For instance, when validating gene symbols:
bt.Gene.validate(["TCF7", "ABC1"], organism="human")
In contrary, working with Ensembl Gene IDs doesn’t require passing organism
, as there’s no ambiguity:
bt.Gene.validate(
["ENSG00000000419", "ENSMUSG00002076988"], field=bt.Gene.ensembl_gene_id
)
! 1 unique term (50.00%) is not validated for ensembl_gene_id: 'ENSMUSG00002076988'
array([ True, False])
When working with the same organism throughout your analysis/workflow, you can omit the organism
argument by configuring it globally:
bt.settings.organism = "mouse"
bt.Gene.from_source(symbol="Ap5b1")
! using default organism = mouse
Gene(uid='3b8mHb0MRal4', symbol='Ap5b1', ensembl_gene_id='ENSMUSG00000049562', biotype='protein_coding', synonyms='Gm962', description='adaptor-related protein complex 5, beta 1 subunit ', branch_id=1, space_id=1, created_by_id=1, source_id=8, organism_id=2, created_at=2025-07-15 14:33:56 UTC)
Track underlying ontology source versions¶
Under-the-hood, source ontology versions are automatically tracked for each registry:
bt.Source.filter(currently_used=True).df()

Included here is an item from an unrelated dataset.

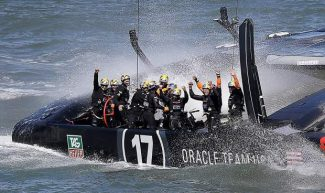 The crew on Oracle Team USA celebrates after winning the 19th race against Emirates Team New Zealand to win the America's Cup sailing event on Wednesday in San Francisco.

Each record is linked to a versioned public source (if it was created from public):
hepatocyte = bt.CellType.get(name="hepatocyte")
hepatocyte.source
Create records from specific source¶
By default, new records are imported or created from the "currently_used"
public sources which are configured during the instance initialization, e.g.:
bt.Source.filter(entity="bionty.Phenotype", currently_used=True).df()
Sometimes, the default source doesn’t contain the ontology term you are looking for.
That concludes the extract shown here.